Why LDA (Latent Dirichlet Allocation) works (i.e. why put co-occurring words together)? I am studying LDA, but have very weak statistical knowledge. I have a question regarding Gibbs sampling, one of the methods for inferring the distribution of topics and words-topic given a document, which basically iterates and computes the probability of words from being assigned to each topic after removing the specific word from the counts. The question is, why it works ?
I found an explanation below, but I am not able to understand the parts in bold ...

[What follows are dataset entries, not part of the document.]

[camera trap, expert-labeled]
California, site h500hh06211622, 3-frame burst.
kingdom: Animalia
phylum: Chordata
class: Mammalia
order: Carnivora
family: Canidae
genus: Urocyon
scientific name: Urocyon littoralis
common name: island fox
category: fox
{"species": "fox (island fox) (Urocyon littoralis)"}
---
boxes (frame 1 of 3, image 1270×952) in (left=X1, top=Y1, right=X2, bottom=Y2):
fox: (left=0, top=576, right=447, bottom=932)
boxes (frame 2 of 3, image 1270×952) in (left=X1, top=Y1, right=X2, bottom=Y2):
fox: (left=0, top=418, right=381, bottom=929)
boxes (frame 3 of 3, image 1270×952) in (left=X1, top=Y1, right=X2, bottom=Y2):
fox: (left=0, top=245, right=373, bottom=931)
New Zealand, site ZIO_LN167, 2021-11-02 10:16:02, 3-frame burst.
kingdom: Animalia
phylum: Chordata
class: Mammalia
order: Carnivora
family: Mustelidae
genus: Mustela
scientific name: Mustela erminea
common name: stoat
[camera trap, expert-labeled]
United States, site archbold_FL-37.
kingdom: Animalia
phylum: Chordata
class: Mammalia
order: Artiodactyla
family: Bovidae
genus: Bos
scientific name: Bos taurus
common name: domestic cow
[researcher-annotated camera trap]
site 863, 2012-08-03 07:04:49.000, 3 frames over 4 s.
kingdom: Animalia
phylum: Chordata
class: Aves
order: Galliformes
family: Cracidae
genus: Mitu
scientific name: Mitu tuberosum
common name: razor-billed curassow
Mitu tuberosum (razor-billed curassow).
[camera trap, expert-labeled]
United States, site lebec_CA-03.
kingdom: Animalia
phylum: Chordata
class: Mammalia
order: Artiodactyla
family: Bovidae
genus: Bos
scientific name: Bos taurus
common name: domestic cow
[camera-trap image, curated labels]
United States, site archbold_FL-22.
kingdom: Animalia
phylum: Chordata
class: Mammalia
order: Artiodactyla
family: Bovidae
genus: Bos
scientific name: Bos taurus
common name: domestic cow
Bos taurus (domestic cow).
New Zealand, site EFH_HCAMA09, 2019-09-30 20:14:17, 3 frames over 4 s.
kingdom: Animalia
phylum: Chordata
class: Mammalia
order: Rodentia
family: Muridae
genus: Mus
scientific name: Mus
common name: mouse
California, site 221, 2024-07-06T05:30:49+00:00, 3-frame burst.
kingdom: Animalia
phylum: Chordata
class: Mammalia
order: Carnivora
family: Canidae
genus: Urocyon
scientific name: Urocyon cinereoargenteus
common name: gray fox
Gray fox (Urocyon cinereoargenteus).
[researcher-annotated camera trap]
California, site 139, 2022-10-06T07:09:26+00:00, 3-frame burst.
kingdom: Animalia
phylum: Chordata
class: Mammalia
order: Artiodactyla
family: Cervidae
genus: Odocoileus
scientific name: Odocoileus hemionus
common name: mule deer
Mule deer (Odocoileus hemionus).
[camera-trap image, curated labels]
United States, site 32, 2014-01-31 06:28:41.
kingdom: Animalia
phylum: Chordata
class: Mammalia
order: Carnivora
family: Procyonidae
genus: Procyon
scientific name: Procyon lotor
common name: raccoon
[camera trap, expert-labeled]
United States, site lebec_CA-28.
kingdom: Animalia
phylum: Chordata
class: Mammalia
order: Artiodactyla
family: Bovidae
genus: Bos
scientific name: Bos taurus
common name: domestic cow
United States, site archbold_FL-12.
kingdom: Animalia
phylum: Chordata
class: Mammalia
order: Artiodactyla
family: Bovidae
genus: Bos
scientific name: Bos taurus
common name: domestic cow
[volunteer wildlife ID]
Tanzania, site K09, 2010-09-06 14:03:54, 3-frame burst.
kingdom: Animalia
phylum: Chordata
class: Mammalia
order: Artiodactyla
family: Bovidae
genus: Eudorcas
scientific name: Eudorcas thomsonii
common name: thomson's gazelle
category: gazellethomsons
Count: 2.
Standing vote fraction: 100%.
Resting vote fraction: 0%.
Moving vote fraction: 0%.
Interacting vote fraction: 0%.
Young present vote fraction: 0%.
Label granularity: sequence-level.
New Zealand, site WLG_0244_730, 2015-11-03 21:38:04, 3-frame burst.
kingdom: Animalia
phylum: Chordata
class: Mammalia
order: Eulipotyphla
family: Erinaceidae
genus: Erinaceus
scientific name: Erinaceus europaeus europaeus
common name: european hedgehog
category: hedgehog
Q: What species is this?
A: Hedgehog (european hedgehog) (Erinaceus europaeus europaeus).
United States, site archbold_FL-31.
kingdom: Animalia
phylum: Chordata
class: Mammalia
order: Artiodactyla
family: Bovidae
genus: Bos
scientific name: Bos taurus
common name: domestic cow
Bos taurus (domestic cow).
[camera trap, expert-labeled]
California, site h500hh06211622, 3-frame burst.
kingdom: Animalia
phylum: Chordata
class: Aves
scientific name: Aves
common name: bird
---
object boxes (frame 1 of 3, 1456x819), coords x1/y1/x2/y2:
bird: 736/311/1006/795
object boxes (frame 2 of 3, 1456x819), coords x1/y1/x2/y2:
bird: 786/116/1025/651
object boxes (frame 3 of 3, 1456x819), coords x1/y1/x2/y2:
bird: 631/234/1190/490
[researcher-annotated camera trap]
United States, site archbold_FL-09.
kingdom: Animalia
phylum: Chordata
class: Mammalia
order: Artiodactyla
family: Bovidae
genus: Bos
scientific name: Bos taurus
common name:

Word probabilities are maximized by dividing the words among the
  topics. (More terms means more mass to be spread around.) In a
  mixture, this is enough to find clusters of co-occurring words. In
  LDA, the Dirichlet on the topic proportions can encourage sparsity,
  i.e., a document is penalized for using many topics. Loosely, this
  can be thought of as softening the strict definition of
  “co-occurrence” in a mixture model. This flexibility leads to sets of
  terms that more tightly co-occur.

 A: Technically LDA Gibbs sampling works because we intentionally set up a Markov chain that converges into the posterior distribution of the model parameters, or word–topic assignments. See http://en.wikipedia.org/wiki/Gibbs_sampling#Mathematical_background. 
But I guess you are seeking an intuitive answer on why the sampler tends to put similar words into the same topic? That's an interesting question. If you look at the equations for collapsed Gibbs sampling, there is a factor for words, another for documents. Probabilities are higher for assignments that "don't break document boundaries", that is, words appearing in the same document have a slightly higher odds of ending up in the same topic. The same holds for document assignments, they to a degree follow "word boundaries". These effects mix up and spread over clusters of documents and words, eventually. 
By the way, LDA Gibbs samplers do not actually work properly, in the sense that they do not mix, or are not able to represent the posterior distribution well. If they did, the permutation symmetries of the model would make all solutions obtained by samplers useless, or at least non-interpretable. Instead the sampler sticks around a local mode (of the likelihood), and we get well-defined topics. 
A: I am not familiar with this and can only give a partial answer but maybe its better than nothing since I am a statistician and understand statistical terminology. Clusters of coocurring words means words that appear frequently in sequence such as "of the" being a common pair in english.  Languages tend to have patterns like this which can help you characterize them.  Mixture models in statistics usually means that the probability distribution in the model can be represented as a mixture of two or more distributions. In the case of two variables say f(x) and g(x) are two distributions.  A mixture would pick an x from f with some probability p and with probability 1-p from g.  These models are useful as a way to construct bimodal or multimodal distributions.  It makes sense that they could mean this since they speak about words occurring in clusters.  So I think they may be saying that if we condition on the word  "of" occurring the frequency with which the word "the" follows it is much higher than say "the" following a noun like say "missile".  So these models I suspect are used to better represent the frequency with which words occur in the english language.  In statistics word frequencies have been used in the past to identify authorship.  For example Mosteller and Wallace looked at samples of writing from the authors of the Federalist papers to try to attribute authorship to papers where the author was not identified.  The Federalist papers were writtne by Hamilton,Jay and Madison and there are many papers where each author is identified.  So they constructed a classification rule based on the differences in word usage in their writing to identify who the author of disputed papers are.  I recently discover that Glen Fung published a paper in the Journal of ACM identifying disputed papers in the Federalist papers using support vector machines. 
A: I understand your question as asking about LDA, rather than about the mechanisms of Gibbs sampling. Thus, my answer to the question of why the Gibbs sampling algorithm works is that it is designed to do LDA: our goal is to fit the best possible LDA model given the data and our initial parameter settings. 
How many topics (that is, how much clustering) LDA does depends on the choice of the Dirichlet concentration parameters. I'm not an expert on using LDA, but so far as I know these parameters are usually fixed beforehand or drawn from a fixed distribution which makes the Gibbs sampling algorithm more convenient to sample.
I read the quoted paragraph as saying, roughly, that if we decide to penalize models with many topics, we will force LDA to perform more clustering: it will have to find the best way to describe all the documents using the fewer topics. 
A: Seems you are asking for intuition.


*

*In a mixture, this is enough to find clusters of co-occurring words. 
This means that the distribution over vocabulary i.e. topics will sum to one. So it is sensible that the co-occuring words come in same topic and fewer words in same topic increases the probability of words occuring in the topic as it should sum to one.

*In LDA, the Dirichlet on the topic proportions can encourage sparsity
As topics are sampled from an exchangable dirichilet so all topics are sampled uniformly. But if alpha in dirichlet is less than 1 than by the definition of dirichilet distribution you can see that $\theta^{(\alpha - 1)}$ is $(fraction)^{(-ve)}$ which will be high so the peaks in the simplex will be high at the corners i.e. sparsity as the topics are sampled from that dirichilet.